(Questions about scenes in images)
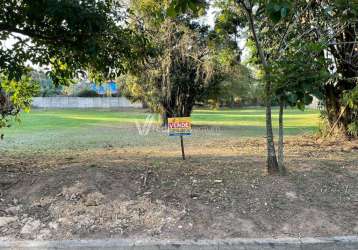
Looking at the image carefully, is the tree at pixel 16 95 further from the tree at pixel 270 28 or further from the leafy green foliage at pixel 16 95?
the tree at pixel 270 28

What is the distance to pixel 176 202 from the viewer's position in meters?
5.12

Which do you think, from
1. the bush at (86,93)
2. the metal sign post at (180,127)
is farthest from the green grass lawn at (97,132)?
the bush at (86,93)

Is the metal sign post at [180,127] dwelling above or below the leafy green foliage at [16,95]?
below

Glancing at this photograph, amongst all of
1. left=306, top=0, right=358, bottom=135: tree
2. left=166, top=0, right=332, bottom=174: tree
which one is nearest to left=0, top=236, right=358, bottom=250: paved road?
left=166, top=0, right=332, bottom=174: tree

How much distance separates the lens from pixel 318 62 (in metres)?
5.32

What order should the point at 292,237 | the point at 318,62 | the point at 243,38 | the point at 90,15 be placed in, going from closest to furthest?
the point at 292,237, the point at 318,62, the point at 90,15, the point at 243,38

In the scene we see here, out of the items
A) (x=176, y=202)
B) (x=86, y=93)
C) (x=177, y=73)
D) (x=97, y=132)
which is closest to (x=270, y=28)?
(x=176, y=202)

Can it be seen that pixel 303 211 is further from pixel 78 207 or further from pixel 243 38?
pixel 243 38

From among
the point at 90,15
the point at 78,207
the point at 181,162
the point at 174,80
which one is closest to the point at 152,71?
→ the point at 174,80

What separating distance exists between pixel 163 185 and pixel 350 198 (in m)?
2.49

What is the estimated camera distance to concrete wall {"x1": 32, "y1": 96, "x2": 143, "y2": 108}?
56250 millimetres

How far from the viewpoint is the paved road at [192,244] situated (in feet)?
13.8

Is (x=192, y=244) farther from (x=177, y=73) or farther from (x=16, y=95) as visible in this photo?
(x=177, y=73)

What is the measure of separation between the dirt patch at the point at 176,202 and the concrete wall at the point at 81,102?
50.2m
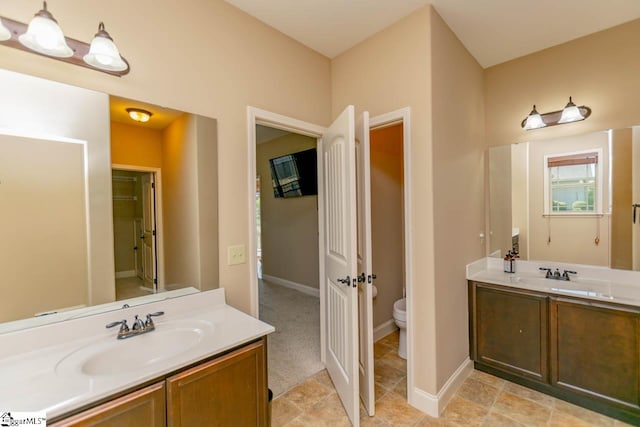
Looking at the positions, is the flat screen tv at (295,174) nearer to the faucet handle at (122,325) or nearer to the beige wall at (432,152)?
the beige wall at (432,152)

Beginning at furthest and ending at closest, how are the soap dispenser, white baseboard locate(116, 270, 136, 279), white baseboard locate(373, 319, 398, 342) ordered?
1. white baseboard locate(373, 319, 398, 342)
2. the soap dispenser
3. white baseboard locate(116, 270, 136, 279)

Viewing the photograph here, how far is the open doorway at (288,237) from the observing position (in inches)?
137

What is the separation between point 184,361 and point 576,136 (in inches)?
125

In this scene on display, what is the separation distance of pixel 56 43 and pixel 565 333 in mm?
3321

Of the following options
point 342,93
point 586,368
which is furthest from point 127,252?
point 586,368

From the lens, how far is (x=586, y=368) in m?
1.91

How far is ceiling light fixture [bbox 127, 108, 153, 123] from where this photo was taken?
1458 mm

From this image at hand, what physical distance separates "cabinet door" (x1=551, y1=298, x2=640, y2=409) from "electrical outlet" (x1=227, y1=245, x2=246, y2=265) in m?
2.25

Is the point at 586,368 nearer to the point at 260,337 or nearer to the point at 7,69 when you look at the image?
the point at 260,337

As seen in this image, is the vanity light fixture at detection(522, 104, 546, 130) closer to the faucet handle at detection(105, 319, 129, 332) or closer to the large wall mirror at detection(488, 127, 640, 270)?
the large wall mirror at detection(488, 127, 640, 270)

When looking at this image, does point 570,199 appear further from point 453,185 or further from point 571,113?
point 453,185

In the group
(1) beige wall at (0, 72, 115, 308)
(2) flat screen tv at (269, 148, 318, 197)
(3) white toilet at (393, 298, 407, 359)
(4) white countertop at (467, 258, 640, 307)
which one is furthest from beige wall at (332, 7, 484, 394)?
(2) flat screen tv at (269, 148, 318, 197)

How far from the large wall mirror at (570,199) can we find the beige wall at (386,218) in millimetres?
920

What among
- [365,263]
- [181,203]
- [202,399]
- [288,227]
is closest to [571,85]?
[365,263]
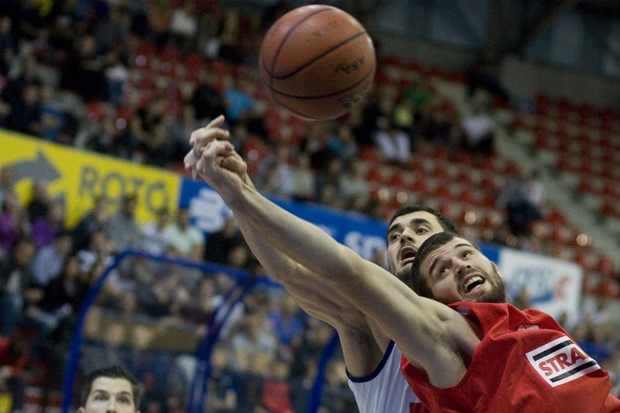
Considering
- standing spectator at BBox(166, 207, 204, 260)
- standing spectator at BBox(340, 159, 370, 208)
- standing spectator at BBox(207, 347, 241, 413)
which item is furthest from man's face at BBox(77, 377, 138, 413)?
standing spectator at BBox(340, 159, 370, 208)

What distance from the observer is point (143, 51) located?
13.9 meters

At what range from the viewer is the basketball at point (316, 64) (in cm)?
409

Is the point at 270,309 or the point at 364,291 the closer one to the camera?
the point at 364,291

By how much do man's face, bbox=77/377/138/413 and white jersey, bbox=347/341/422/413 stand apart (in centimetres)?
162

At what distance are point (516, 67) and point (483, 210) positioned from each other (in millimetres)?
5453

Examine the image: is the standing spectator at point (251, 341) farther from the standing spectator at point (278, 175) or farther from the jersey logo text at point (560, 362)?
the standing spectator at point (278, 175)

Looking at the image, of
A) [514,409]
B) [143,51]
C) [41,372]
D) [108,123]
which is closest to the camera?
[514,409]

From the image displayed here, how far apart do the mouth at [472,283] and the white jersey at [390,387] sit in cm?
33

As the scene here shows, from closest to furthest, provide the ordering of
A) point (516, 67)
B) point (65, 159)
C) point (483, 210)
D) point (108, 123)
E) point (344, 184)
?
point (65, 159) → point (108, 123) → point (344, 184) → point (483, 210) → point (516, 67)

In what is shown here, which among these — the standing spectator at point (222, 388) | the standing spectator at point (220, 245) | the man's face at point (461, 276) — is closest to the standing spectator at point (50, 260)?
the standing spectator at point (220, 245)

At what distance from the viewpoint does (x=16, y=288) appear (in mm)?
7707

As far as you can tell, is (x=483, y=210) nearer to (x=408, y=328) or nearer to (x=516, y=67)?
(x=516, y=67)

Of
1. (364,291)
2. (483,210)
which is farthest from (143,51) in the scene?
(364,291)

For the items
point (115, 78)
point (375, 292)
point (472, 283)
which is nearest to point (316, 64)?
point (472, 283)
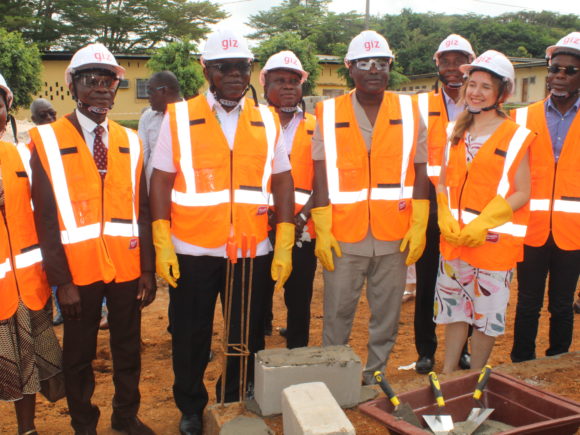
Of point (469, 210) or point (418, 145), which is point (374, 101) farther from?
point (469, 210)

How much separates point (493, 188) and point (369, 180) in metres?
0.79

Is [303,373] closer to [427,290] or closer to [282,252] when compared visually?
[282,252]

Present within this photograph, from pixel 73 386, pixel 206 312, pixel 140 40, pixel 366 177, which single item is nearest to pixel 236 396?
pixel 206 312

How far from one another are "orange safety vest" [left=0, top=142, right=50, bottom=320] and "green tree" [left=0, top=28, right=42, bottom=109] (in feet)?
63.4

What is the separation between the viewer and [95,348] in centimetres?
345

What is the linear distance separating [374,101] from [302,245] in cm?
121

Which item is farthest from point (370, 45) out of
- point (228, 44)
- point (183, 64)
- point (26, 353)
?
point (183, 64)

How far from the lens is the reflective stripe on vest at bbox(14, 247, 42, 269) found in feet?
10.7

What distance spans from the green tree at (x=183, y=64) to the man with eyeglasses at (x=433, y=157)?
1951 centimetres

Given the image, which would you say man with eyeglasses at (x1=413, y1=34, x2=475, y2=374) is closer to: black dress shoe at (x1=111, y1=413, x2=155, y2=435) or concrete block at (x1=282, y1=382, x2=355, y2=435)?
concrete block at (x1=282, y1=382, x2=355, y2=435)

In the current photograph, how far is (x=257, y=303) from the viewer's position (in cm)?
368

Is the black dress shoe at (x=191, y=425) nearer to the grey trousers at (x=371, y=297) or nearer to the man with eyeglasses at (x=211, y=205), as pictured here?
the man with eyeglasses at (x=211, y=205)

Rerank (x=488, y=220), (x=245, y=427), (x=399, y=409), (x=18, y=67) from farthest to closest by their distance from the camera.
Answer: (x=18, y=67) < (x=488, y=220) < (x=245, y=427) < (x=399, y=409)

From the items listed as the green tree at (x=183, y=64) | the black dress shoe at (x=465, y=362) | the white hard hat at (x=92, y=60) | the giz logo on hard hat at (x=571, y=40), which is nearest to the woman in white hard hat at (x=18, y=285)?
the white hard hat at (x=92, y=60)
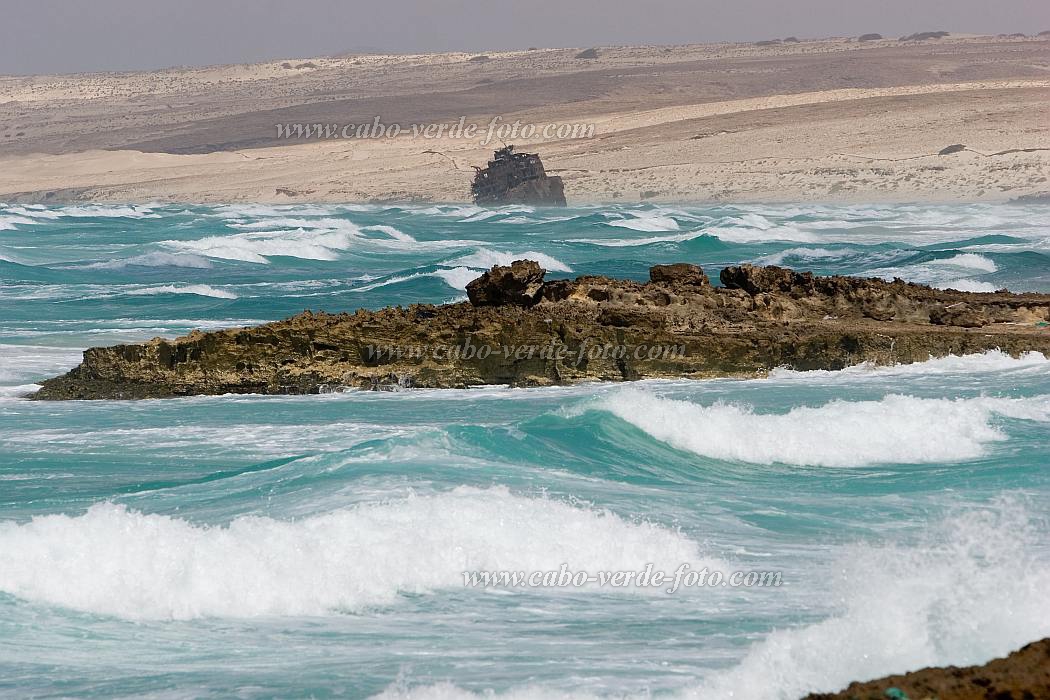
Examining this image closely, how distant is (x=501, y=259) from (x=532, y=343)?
20093 millimetres

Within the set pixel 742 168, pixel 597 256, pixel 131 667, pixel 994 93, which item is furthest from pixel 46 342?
pixel 994 93

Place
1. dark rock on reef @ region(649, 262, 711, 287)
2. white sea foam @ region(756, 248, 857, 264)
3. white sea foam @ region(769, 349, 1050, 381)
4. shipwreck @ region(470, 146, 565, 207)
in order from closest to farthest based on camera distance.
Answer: white sea foam @ region(769, 349, 1050, 381) → dark rock on reef @ region(649, 262, 711, 287) → white sea foam @ region(756, 248, 857, 264) → shipwreck @ region(470, 146, 565, 207)

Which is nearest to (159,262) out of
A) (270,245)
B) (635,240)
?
(270,245)

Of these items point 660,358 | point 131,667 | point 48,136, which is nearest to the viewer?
point 131,667

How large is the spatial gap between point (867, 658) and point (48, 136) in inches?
4978

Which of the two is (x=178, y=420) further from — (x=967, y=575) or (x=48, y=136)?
(x=48, y=136)

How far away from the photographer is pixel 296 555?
316 inches

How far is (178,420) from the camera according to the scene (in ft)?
41.1

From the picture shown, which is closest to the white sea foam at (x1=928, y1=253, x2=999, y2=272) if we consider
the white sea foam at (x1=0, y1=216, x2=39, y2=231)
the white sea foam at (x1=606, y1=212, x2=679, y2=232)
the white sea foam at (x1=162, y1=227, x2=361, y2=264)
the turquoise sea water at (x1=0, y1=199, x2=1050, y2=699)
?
the turquoise sea water at (x1=0, y1=199, x2=1050, y2=699)

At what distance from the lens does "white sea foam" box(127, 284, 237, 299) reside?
2772 centimetres

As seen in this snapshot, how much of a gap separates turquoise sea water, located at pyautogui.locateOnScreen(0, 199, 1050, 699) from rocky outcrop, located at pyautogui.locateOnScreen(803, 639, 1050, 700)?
1.00m

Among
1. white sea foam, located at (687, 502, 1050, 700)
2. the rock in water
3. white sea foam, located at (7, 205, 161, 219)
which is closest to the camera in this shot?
white sea foam, located at (687, 502, 1050, 700)

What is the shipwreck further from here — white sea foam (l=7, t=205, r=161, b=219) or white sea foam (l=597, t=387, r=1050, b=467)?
white sea foam (l=597, t=387, r=1050, b=467)

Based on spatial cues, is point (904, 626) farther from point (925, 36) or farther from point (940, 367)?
point (925, 36)
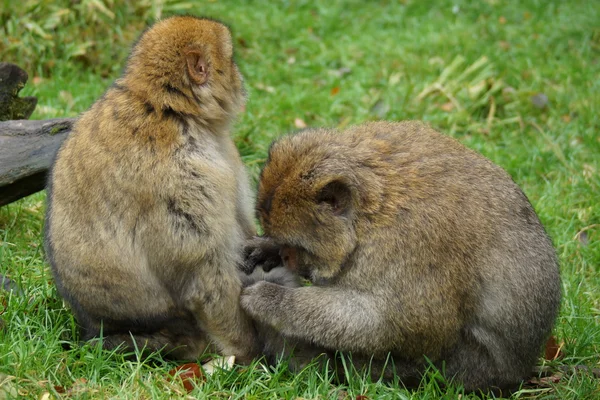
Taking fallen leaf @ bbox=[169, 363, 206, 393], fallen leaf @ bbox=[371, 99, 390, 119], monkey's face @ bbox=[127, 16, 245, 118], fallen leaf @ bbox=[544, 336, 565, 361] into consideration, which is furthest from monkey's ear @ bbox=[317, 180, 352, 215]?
fallen leaf @ bbox=[371, 99, 390, 119]

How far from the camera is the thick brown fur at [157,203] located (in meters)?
3.88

### The request:
Quote word for word the lines of the data between the line containing "How much separates" and the line containing "Answer: (x=18, y=67)", with both of those lines included.

### Output below:
How much separates point (493, 188) and point (369, 180) in metres?
0.79

Is [303,373] closer to [427,290] or closer to [282,252] when compared visually?
[282,252]

Present within this photograph, from pixel 73 386, pixel 206 312, pixel 140 40, pixel 366 177, which single item is nearest to pixel 236 396?
pixel 206 312

How far from one another are "orange safety vest" [left=0, top=142, right=50, bottom=320] and "green tree" [left=0, top=28, right=42, bottom=109] (in feet)?
63.4

What is the separation between the viewer and [95,348] in centimetres?
345

What is the linear distance separating [374,101] from [302,245] in cm?
121

Which item is farthest from point (370, 45) out of
- point (228, 44)
- point (183, 64)
- point (26, 353)
?
point (183, 64)

How far from the lens is the reflective stripe on vest at bbox(14, 247, 42, 269) found in feet?
10.7

What distance spans from the green tree at (x=183, y=64) to the man with eyeglasses at (x=433, y=157)?
1951 centimetres

Given the image, which would you say man with eyeglasses at (x1=413, y1=34, x2=475, y2=374) is closer to: black dress shoe at (x1=111, y1=413, x2=155, y2=435) or concrete block at (x1=282, y1=382, x2=355, y2=435)?
concrete block at (x1=282, y1=382, x2=355, y2=435)

In the current photograph, how far is (x=257, y=303) from the viewer's position (in cm)?
368

Is the black dress shoe at (x=191, y=425) nearer to the grey trousers at (x=371, y=297) or nearer to the man with eyeglasses at (x=211, y=205), as pictured here?
the man with eyeglasses at (x=211, y=205)

Rerank (x=488, y=220), (x=245, y=427), (x=399, y=409), (x=18, y=67) from farthest to closest by their distance from the camera.
Answer: (x=18, y=67) < (x=488, y=220) < (x=245, y=427) < (x=399, y=409)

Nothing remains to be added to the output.